28 de setembro de 2010 | 16h01

Pois bem, Howard Kurtz acaba de publicar um perfil a meu respeito. O estrago não é tão grande.

Mas há algo que me chama a atenção: há no artigo de Kurtz a sugestão de uma atitude que pode ser vista por toda parte – mais especificamente, a ideia de que há algo de hipócrita nas pessoas que se queixam a respeito das políticas atuais e do estado em que a economia se encontra quando sua situação pessoal é bastante confortável.

Isso me faz lembrar de uma resenha que li sobre um filme ruim no qual Mel Gibson interpreta um patriota na Guerra de Independência dos Estados Unidos. O filme fazia questão de caracterizar o personagem de Gibson como apolítico – até que os britânicos o prejudicam pessoalmente; é neste momento que ele se envolve no combate. Como destacou o crítico, isso é uma subversão completa do conceito de patriotismo – a ideia é que a pessoa se importe com a causa independentemente de seus interesses individuais. Na verdade, há algo de particularmente louvável em alguém que se opõe a um regime apesar de, pessoalmente, estar numa situação bastante confortável sob este mesmo regime.

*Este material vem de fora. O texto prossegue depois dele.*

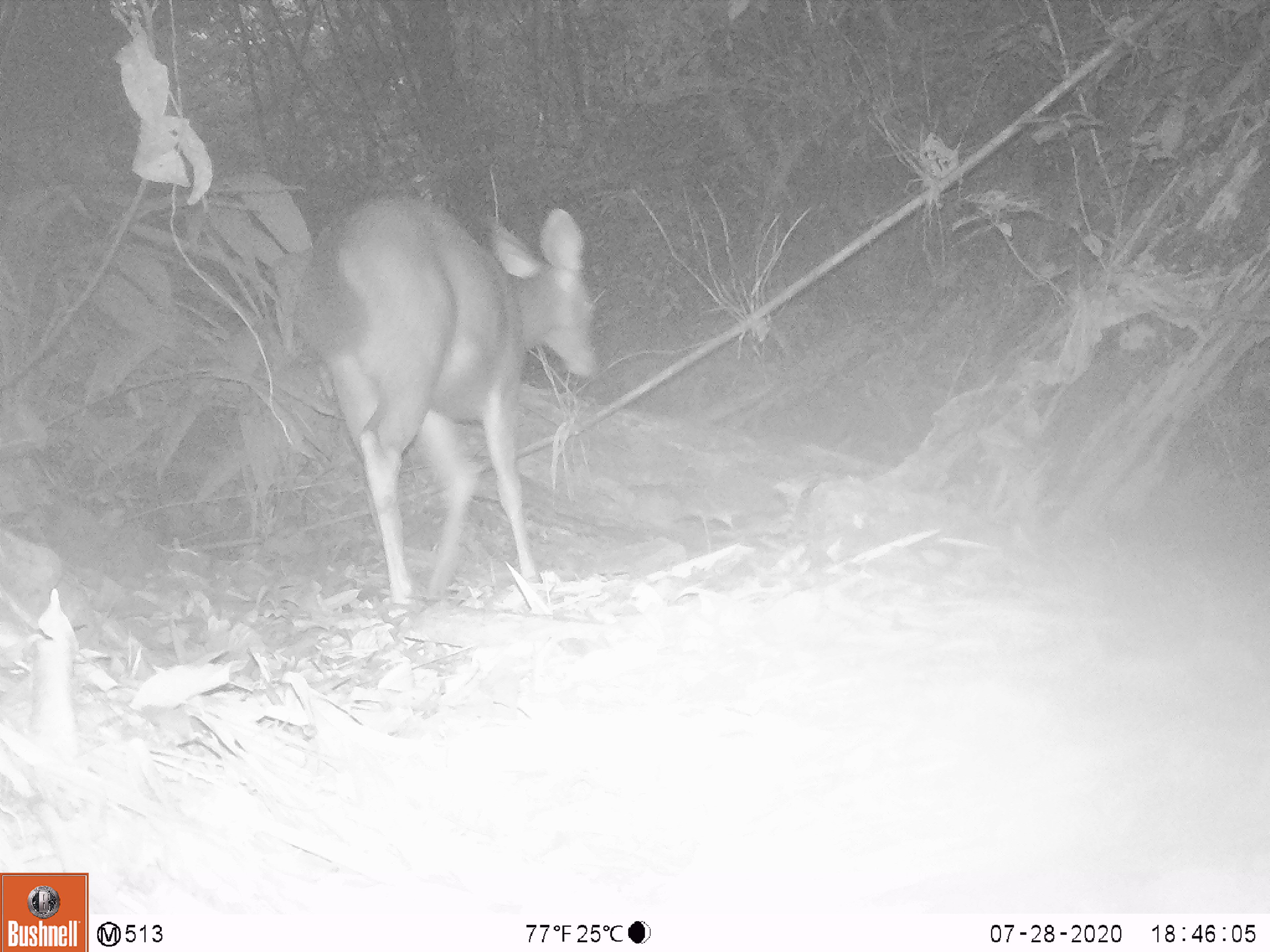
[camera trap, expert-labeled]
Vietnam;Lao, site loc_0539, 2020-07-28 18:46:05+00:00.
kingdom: Animalia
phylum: Chordata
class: Mammalia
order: Artiodactyla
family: Cervidae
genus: Rusa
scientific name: Rusa unicolor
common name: sambar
Sambar (Rusa unicolor). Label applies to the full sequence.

Recapitulando: eu apoio aumentos nos impostos que afetarão diretamente minha renda pessoal, reduzindo-a; me preocupo muito com o desemprego, apesar de meu próprio ganha-pão estar garantido; alerto para o crescimento da desigualdade, apesar de fazer parte da classe que ganhou com a disparidade cada vez maior; estou frustrado com a direção que o país está seguindo, apesar da situação confortável em que me encontro. E tudo isso é motivo para duvidar das minhas motivações?

Atualização: Pensando bem, talvez eu seja mesmo hipócrita – como sugerido em um dos comentários, um americano de verdade teria pedido um hambúrguer. Por sinal, a salada era de camarão com rúcula. Um paladar nada americano!